Hof Amsterdam, 26-09-2017, nr. 200.220.345/01
ECLI:NL:GHAMS:2017:5529
- Instantie
Hof Amsterdam
- Datum
26-09-2017
- Zaaknummer
200.220.345/01
- Vakgebied(en)
Insolventierecht (V)
- Brondocumenten en formele relaties
ECLI:NL:GHAMS:2017:5529, Uitspraak, Hof Amsterdam, 26‑09‑2017; (Verwijzing na Hoge Raad)

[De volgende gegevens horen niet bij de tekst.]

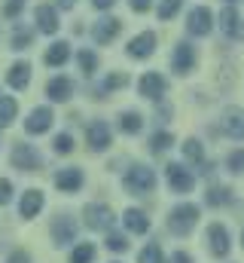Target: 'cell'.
<instances>
[{
  "mask_svg": "<svg viewBox=\"0 0 244 263\" xmlns=\"http://www.w3.org/2000/svg\"><path fill=\"white\" fill-rule=\"evenodd\" d=\"M122 187H125L128 193H134V196H147V193L156 190V175H153V168H147V165H131V168L125 172V178H122Z\"/></svg>",
  "mask_w": 244,
  "mask_h": 263,
  "instance_id": "cell-1",
  "label": "cell"
},
{
  "mask_svg": "<svg viewBox=\"0 0 244 263\" xmlns=\"http://www.w3.org/2000/svg\"><path fill=\"white\" fill-rule=\"evenodd\" d=\"M198 223V205L192 202H183L177 208H171V217H168V230L174 236H189Z\"/></svg>",
  "mask_w": 244,
  "mask_h": 263,
  "instance_id": "cell-2",
  "label": "cell"
},
{
  "mask_svg": "<svg viewBox=\"0 0 244 263\" xmlns=\"http://www.w3.org/2000/svg\"><path fill=\"white\" fill-rule=\"evenodd\" d=\"M83 220L89 230H110L113 227V211L110 205H101V202H92L83 208Z\"/></svg>",
  "mask_w": 244,
  "mask_h": 263,
  "instance_id": "cell-3",
  "label": "cell"
},
{
  "mask_svg": "<svg viewBox=\"0 0 244 263\" xmlns=\"http://www.w3.org/2000/svg\"><path fill=\"white\" fill-rule=\"evenodd\" d=\"M211 28H214V12H211L208 6H195V9L189 12V18H186V31H189L192 37H208Z\"/></svg>",
  "mask_w": 244,
  "mask_h": 263,
  "instance_id": "cell-4",
  "label": "cell"
},
{
  "mask_svg": "<svg viewBox=\"0 0 244 263\" xmlns=\"http://www.w3.org/2000/svg\"><path fill=\"white\" fill-rule=\"evenodd\" d=\"M12 165L18 172H37L40 168V153L31 144H15L12 147Z\"/></svg>",
  "mask_w": 244,
  "mask_h": 263,
  "instance_id": "cell-5",
  "label": "cell"
},
{
  "mask_svg": "<svg viewBox=\"0 0 244 263\" xmlns=\"http://www.w3.org/2000/svg\"><path fill=\"white\" fill-rule=\"evenodd\" d=\"M208 248H211L214 257H226V254H229L232 242H229V230H226L223 223H211V227H208Z\"/></svg>",
  "mask_w": 244,
  "mask_h": 263,
  "instance_id": "cell-6",
  "label": "cell"
},
{
  "mask_svg": "<svg viewBox=\"0 0 244 263\" xmlns=\"http://www.w3.org/2000/svg\"><path fill=\"white\" fill-rule=\"evenodd\" d=\"M137 89H140V95H144V98L159 101V98L168 92V80H165L162 73H144V77H140V83H137Z\"/></svg>",
  "mask_w": 244,
  "mask_h": 263,
  "instance_id": "cell-7",
  "label": "cell"
},
{
  "mask_svg": "<svg viewBox=\"0 0 244 263\" xmlns=\"http://www.w3.org/2000/svg\"><path fill=\"white\" fill-rule=\"evenodd\" d=\"M73 239H76V220L67 217V214L55 217V223H52V242H55L58 248H64V245H70Z\"/></svg>",
  "mask_w": 244,
  "mask_h": 263,
  "instance_id": "cell-8",
  "label": "cell"
},
{
  "mask_svg": "<svg viewBox=\"0 0 244 263\" xmlns=\"http://www.w3.org/2000/svg\"><path fill=\"white\" fill-rule=\"evenodd\" d=\"M156 34L153 31H144V34H137L134 40H128V55L131 59H150L153 52H156Z\"/></svg>",
  "mask_w": 244,
  "mask_h": 263,
  "instance_id": "cell-9",
  "label": "cell"
},
{
  "mask_svg": "<svg viewBox=\"0 0 244 263\" xmlns=\"http://www.w3.org/2000/svg\"><path fill=\"white\" fill-rule=\"evenodd\" d=\"M220 28H223L226 37H232V40H244V18L238 15V9L226 6V9L220 12Z\"/></svg>",
  "mask_w": 244,
  "mask_h": 263,
  "instance_id": "cell-10",
  "label": "cell"
},
{
  "mask_svg": "<svg viewBox=\"0 0 244 263\" xmlns=\"http://www.w3.org/2000/svg\"><path fill=\"white\" fill-rule=\"evenodd\" d=\"M165 175H168V184H171L174 193H189V190L195 187V178H192L183 165H177V162H171V165L165 168Z\"/></svg>",
  "mask_w": 244,
  "mask_h": 263,
  "instance_id": "cell-11",
  "label": "cell"
},
{
  "mask_svg": "<svg viewBox=\"0 0 244 263\" xmlns=\"http://www.w3.org/2000/svg\"><path fill=\"white\" fill-rule=\"evenodd\" d=\"M119 18H113V15H107V18H101L95 28H92V37H95V43L98 46H107V43H113L116 40V34H119Z\"/></svg>",
  "mask_w": 244,
  "mask_h": 263,
  "instance_id": "cell-12",
  "label": "cell"
},
{
  "mask_svg": "<svg viewBox=\"0 0 244 263\" xmlns=\"http://www.w3.org/2000/svg\"><path fill=\"white\" fill-rule=\"evenodd\" d=\"M52 110L49 107H37V110H31V117L25 120V132L28 135H43V132H49V126H52Z\"/></svg>",
  "mask_w": 244,
  "mask_h": 263,
  "instance_id": "cell-13",
  "label": "cell"
},
{
  "mask_svg": "<svg viewBox=\"0 0 244 263\" xmlns=\"http://www.w3.org/2000/svg\"><path fill=\"white\" fill-rule=\"evenodd\" d=\"M171 65H174L177 73H189L195 67V46L192 43H177L174 55H171Z\"/></svg>",
  "mask_w": 244,
  "mask_h": 263,
  "instance_id": "cell-14",
  "label": "cell"
},
{
  "mask_svg": "<svg viewBox=\"0 0 244 263\" xmlns=\"http://www.w3.org/2000/svg\"><path fill=\"white\" fill-rule=\"evenodd\" d=\"M34 18H37V28L43 31V34H55L58 31V12H55V6L52 3H40L37 6V12H34Z\"/></svg>",
  "mask_w": 244,
  "mask_h": 263,
  "instance_id": "cell-15",
  "label": "cell"
},
{
  "mask_svg": "<svg viewBox=\"0 0 244 263\" xmlns=\"http://www.w3.org/2000/svg\"><path fill=\"white\" fill-rule=\"evenodd\" d=\"M122 227H125L128 233H134V236H144V233L150 230V217H147L140 208H125V214H122Z\"/></svg>",
  "mask_w": 244,
  "mask_h": 263,
  "instance_id": "cell-16",
  "label": "cell"
},
{
  "mask_svg": "<svg viewBox=\"0 0 244 263\" xmlns=\"http://www.w3.org/2000/svg\"><path fill=\"white\" fill-rule=\"evenodd\" d=\"M223 129H226L229 138L241 141L244 138V110L241 107H226V114H223Z\"/></svg>",
  "mask_w": 244,
  "mask_h": 263,
  "instance_id": "cell-17",
  "label": "cell"
},
{
  "mask_svg": "<svg viewBox=\"0 0 244 263\" xmlns=\"http://www.w3.org/2000/svg\"><path fill=\"white\" fill-rule=\"evenodd\" d=\"M110 144H113V135H110V126L107 123L98 120V123L89 126V147L92 150H107Z\"/></svg>",
  "mask_w": 244,
  "mask_h": 263,
  "instance_id": "cell-18",
  "label": "cell"
},
{
  "mask_svg": "<svg viewBox=\"0 0 244 263\" xmlns=\"http://www.w3.org/2000/svg\"><path fill=\"white\" fill-rule=\"evenodd\" d=\"M55 187H58L61 193L79 190L83 187V172L79 168H61V172H55Z\"/></svg>",
  "mask_w": 244,
  "mask_h": 263,
  "instance_id": "cell-19",
  "label": "cell"
},
{
  "mask_svg": "<svg viewBox=\"0 0 244 263\" xmlns=\"http://www.w3.org/2000/svg\"><path fill=\"white\" fill-rule=\"evenodd\" d=\"M46 95H49L52 101H67V98L73 95V80H70V77H55V80H49Z\"/></svg>",
  "mask_w": 244,
  "mask_h": 263,
  "instance_id": "cell-20",
  "label": "cell"
},
{
  "mask_svg": "<svg viewBox=\"0 0 244 263\" xmlns=\"http://www.w3.org/2000/svg\"><path fill=\"white\" fill-rule=\"evenodd\" d=\"M6 83H9L12 89H25V86L31 83V65H28V62H15V65L6 70Z\"/></svg>",
  "mask_w": 244,
  "mask_h": 263,
  "instance_id": "cell-21",
  "label": "cell"
},
{
  "mask_svg": "<svg viewBox=\"0 0 244 263\" xmlns=\"http://www.w3.org/2000/svg\"><path fill=\"white\" fill-rule=\"evenodd\" d=\"M40 208H43V193L40 190H28L25 196H22V205H18V211H22V217H37L40 214Z\"/></svg>",
  "mask_w": 244,
  "mask_h": 263,
  "instance_id": "cell-22",
  "label": "cell"
},
{
  "mask_svg": "<svg viewBox=\"0 0 244 263\" xmlns=\"http://www.w3.org/2000/svg\"><path fill=\"white\" fill-rule=\"evenodd\" d=\"M67 59H70V43H64V40L52 43V46L46 49V65L49 67H61Z\"/></svg>",
  "mask_w": 244,
  "mask_h": 263,
  "instance_id": "cell-23",
  "label": "cell"
},
{
  "mask_svg": "<svg viewBox=\"0 0 244 263\" xmlns=\"http://www.w3.org/2000/svg\"><path fill=\"white\" fill-rule=\"evenodd\" d=\"M15 114H18L15 98H0V129H9L12 120H15Z\"/></svg>",
  "mask_w": 244,
  "mask_h": 263,
  "instance_id": "cell-24",
  "label": "cell"
},
{
  "mask_svg": "<svg viewBox=\"0 0 244 263\" xmlns=\"http://www.w3.org/2000/svg\"><path fill=\"white\" fill-rule=\"evenodd\" d=\"M119 126H122L125 135H137V132L144 129V120H140V114H137V110H125V114L119 117Z\"/></svg>",
  "mask_w": 244,
  "mask_h": 263,
  "instance_id": "cell-25",
  "label": "cell"
},
{
  "mask_svg": "<svg viewBox=\"0 0 244 263\" xmlns=\"http://www.w3.org/2000/svg\"><path fill=\"white\" fill-rule=\"evenodd\" d=\"M183 156H186L189 162H195V165H201V162H205V147H201V141H195V138H189V141H183Z\"/></svg>",
  "mask_w": 244,
  "mask_h": 263,
  "instance_id": "cell-26",
  "label": "cell"
},
{
  "mask_svg": "<svg viewBox=\"0 0 244 263\" xmlns=\"http://www.w3.org/2000/svg\"><path fill=\"white\" fill-rule=\"evenodd\" d=\"M122 86H128V73H110V77L98 86V95H110L113 89H122Z\"/></svg>",
  "mask_w": 244,
  "mask_h": 263,
  "instance_id": "cell-27",
  "label": "cell"
},
{
  "mask_svg": "<svg viewBox=\"0 0 244 263\" xmlns=\"http://www.w3.org/2000/svg\"><path fill=\"white\" fill-rule=\"evenodd\" d=\"M171 144H174V138H171L168 132H156V135L150 138V150H153V153H165Z\"/></svg>",
  "mask_w": 244,
  "mask_h": 263,
  "instance_id": "cell-28",
  "label": "cell"
},
{
  "mask_svg": "<svg viewBox=\"0 0 244 263\" xmlns=\"http://www.w3.org/2000/svg\"><path fill=\"white\" fill-rule=\"evenodd\" d=\"M76 65H79V70H83L86 77H92V73L98 70V55H95V52H79V55H76Z\"/></svg>",
  "mask_w": 244,
  "mask_h": 263,
  "instance_id": "cell-29",
  "label": "cell"
},
{
  "mask_svg": "<svg viewBox=\"0 0 244 263\" xmlns=\"http://www.w3.org/2000/svg\"><path fill=\"white\" fill-rule=\"evenodd\" d=\"M95 260V245H76L73 254H70V263H92Z\"/></svg>",
  "mask_w": 244,
  "mask_h": 263,
  "instance_id": "cell-30",
  "label": "cell"
},
{
  "mask_svg": "<svg viewBox=\"0 0 244 263\" xmlns=\"http://www.w3.org/2000/svg\"><path fill=\"white\" fill-rule=\"evenodd\" d=\"M137 263H165V254H162V248H159V245H147V248L140 251Z\"/></svg>",
  "mask_w": 244,
  "mask_h": 263,
  "instance_id": "cell-31",
  "label": "cell"
},
{
  "mask_svg": "<svg viewBox=\"0 0 244 263\" xmlns=\"http://www.w3.org/2000/svg\"><path fill=\"white\" fill-rule=\"evenodd\" d=\"M180 6H183V0H162V3H159V18H162V22L174 18Z\"/></svg>",
  "mask_w": 244,
  "mask_h": 263,
  "instance_id": "cell-32",
  "label": "cell"
},
{
  "mask_svg": "<svg viewBox=\"0 0 244 263\" xmlns=\"http://www.w3.org/2000/svg\"><path fill=\"white\" fill-rule=\"evenodd\" d=\"M9 46H12V49H28V46H31V31H28V28H18V31L12 34Z\"/></svg>",
  "mask_w": 244,
  "mask_h": 263,
  "instance_id": "cell-33",
  "label": "cell"
},
{
  "mask_svg": "<svg viewBox=\"0 0 244 263\" xmlns=\"http://www.w3.org/2000/svg\"><path fill=\"white\" fill-rule=\"evenodd\" d=\"M52 147H55V153H70V150H73V138H70L67 132H61V135H55Z\"/></svg>",
  "mask_w": 244,
  "mask_h": 263,
  "instance_id": "cell-34",
  "label": "cell"
},
{
  "mask_svg": "<svg viewBox=\"0 0 244 263\" xmlns=\"http://www.w3.org/2000/svg\"><path fill=\"white\" fill-rule=\"evenodd\" d=\"M107 248L119 254V251H125V248H128V239H125V236H119V233H110V236H107Z\"/></svg>",
  "mask_w": 244,
  "mask_h": 263,
  "instance_id": "cell-35",
  "label": "cell"
},
{
  "mask_svg": "<svg viewBox=\"0 0 244 263\" xmlns=\"http://www.w3.org/2000/svg\"><path fill=\"white\" fill-rule=\"evenodd\" d=\"M223 202H229V190H223V187L208 190V205H223Z\"/></svg>",
  "mask_w": 244,
  "mask_h": 263,
  "instance_id": "cell-36",
  "label": "cell"
},
{
  "mask_svg": "<svg viewBox=\"0 0 244 263\" xmlns=\"http://www.w3.org/2000/svg\"><path fill=\"white\" fill-rule=\"evenodd\" d=\"M229 172H232V175L244 172V150H235V153L229 156Z\"/></svg>",
  "mask_w": 244,
  "mask_h": 263,
  "instance_id": "cell-37",
  "label": "cell"
},
{
  "mask_svg": "<svg viewBox=\"0 0 244 263\" xmlns=\"http://www.w3.org/2000/svg\"><path fill=\"white\" fill-rule=\"evenodd\" d=\"M22 6H25V0H9V3H3V15L6 18H15L22 12Z\"/></svg>",
  "mask_w": 244,
  "mask_h": 263,
  "instance_id": "cell-38",
  "label": "cell"
},
{
  "mask_svg": "<svg viewBox=\"0 0 244 263\" xmlns=\"http://www.w3.org/2000/svg\"><path fill=\"white\" fill-rule=\"evenodd\" d=\"M9 199H12V184L6 178H0V205H6Z\"/></svg>",
  "mask_w": 244,
  "mask_h": 263,
  "instance_id": "cell-39",
  "label": "cell"
},
{
  "mask_svg": "<svg viewBox=\"0 0 244 263\" xmlns=\"http://www.w3.org/2000/svg\"><path fill=\"white\" fill-rule=\"evenodd\" d=\"M128 3H131V9H134V12H147V9L153 6V0H128Z\"/></svg>",
  "mask_w": 244,
  "mask_h": 263,
  "instance_id": "cell-40",
  "label": "cell"
},
{
  "mask_svg": "<svg viewBox=\"0 0 244 263\" xmlns=\"http://www.w3.org/2000/svg\"><path fill=\"white\" fill-rule=\"evenodd\" d=\"M6 263H31V257H28L25 251H15V254H12V257H9Z\"/></svg>",
  "mask_w": 244,
  "mask_h": 263,
  "instance_id": "cell-41",
  "label": "cell"
},
{
  "mask_svg": "<svg viewBox=\"0 0 244 263\" xmlns=\"http://www.w3.org/2000/svg\"><path fill=\"white\" fill-rule=\"evenodd\" d=\"M171 263H192V257H189L186 251H174V257H171Z\"/></svg>",
  "mask_w": 244,
  "mask_h": 263,
  "instance_id": "cell-42",
  "label": "cell"
},
{
  "mask_svg": "<svg viewBox=\"0 0 244 263\" xmlns=\"http://www.w3.org/2000/svg\"><path fill=\"white\" fill-rule=\"evenodd\" d=\"M92 3H95V6H98V9H110V6H113V3H116V0H92Z\"/></svg>",
  "mask_w": 244,
  "mask_h": 263,
  "instance_id": "cell-43",
  "label": "cell"
},
{
  "mask_svg": "<svg viewBox=\"0 0 244 263\" xmlns=\"http://www.w3.org/2000/svg\"><path fill=\"white\" fill-rule=\"evenodd\" d=\"M73 3H76V0H58V6H61V9H70Z\"/></svg>",
  "mask_w": 244,
  "mask_h": 263,
  "instance_id": "cell-44",
  "label": "cell"
},
{
  "mask_svg": "<svg viewBox=\"0 0 244 263\" xmlns=\"http://www.w3.org/2000/svg\"><path fill=\"white\" fill-rule=\"evenodd\" d=\"M241 245H244V233H241Z\"/></svg>",
  "mask_w": 244,
  "mask_h": 263,
  "instance_id": "cell-45",
  "label": "cell"
},
{
  "mask_svg": "<svg viewBox=\"0 0 244 263\" xmlns=\"http://www.w3.org/2000/svg\"><path fill=\"white\" fill-rule=\"evenodd\" d=\"M226 3H235V0H226Z\"/></svg>",
  "mask_w": 244,
  "mask_h": 263,
  "instance_id": "cell-46",
  "label": "cell"
}]
</instances>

Na verwijzing door: ECLI:NL:HR:2017:110
Arrest: ECLI:NL:GHARL:2018:3472
Tussenuitspraak: ECLI:NL:GHDHA:2016:2444
Uitspraak 26‑09‑2017
Inhoudsindicatie
Tussentijdse beëindiging (art. 350 Fw) zonder schone lei. Hof is van oordeel dat de bewindvoerder blijkens het door haar ter zitting verklaarde heeft voldaan aan het verzoek van de rechtbank om het aanvragen van beschermingsbewind “nauwgezet te monitoren”. Dat het beschermingsbewind er desondanks niet is gekomen moet voor rekening van schuldenaar zelf worden gebracht nu voldoende aannemelijk is geworden dat zij haar medewerking aan het aanvragen van het beschermingsbewind heeft geweigerd. Hieruit volgt dat de tekortkomingen in de nakoming van de verplichtingen uit de schuldsaneringsregeling schuldenaar kunnen worden toegerekend.
Partij(en)
GERECHTSHOF AMSTERDAM
afdeling civiel recht en belastingrecht, team I
zaaknummer : 200.220.345/01
insolventienummer rechtbank : C/10/13/279 R
arrest van de meervoudige burgerlijke kamer van 26 september 2017
in de zaak van
[appellante] ,
wonende te [woonplaats] ,
appellante,
advocaat: mr. J.M. van der Linden te Waddinxveen.
1. Het geding in hoger beroep
Appellante wordt hierna [appellante] genoemd.
Het hof verwijst naar het arrest van de Hoge Raad van 27 januari 2017 met rolnummer 16/02831, waarbij het arrest van het hof Den Haag van 24 mei 2016 met zaaknummer 200.188.219/01 is vernietigd en het geding ter verdere behandeling en beslissing is verwezen naar dit hof.
Bij brief van 27 juli 2017, met producties 1 tot en met 7, heeft mr. Van der Linden het hof verzocht de zaak na de verwijzing door de Hoge Raad in behandeling te nemen. De bewindvoerder, [de bewindvoerder] , heeft bij brief van 4 september 2017 kopieën van de openbare verslagen in de schuldsaneringsregeling van [appellante] in het geding gebracht.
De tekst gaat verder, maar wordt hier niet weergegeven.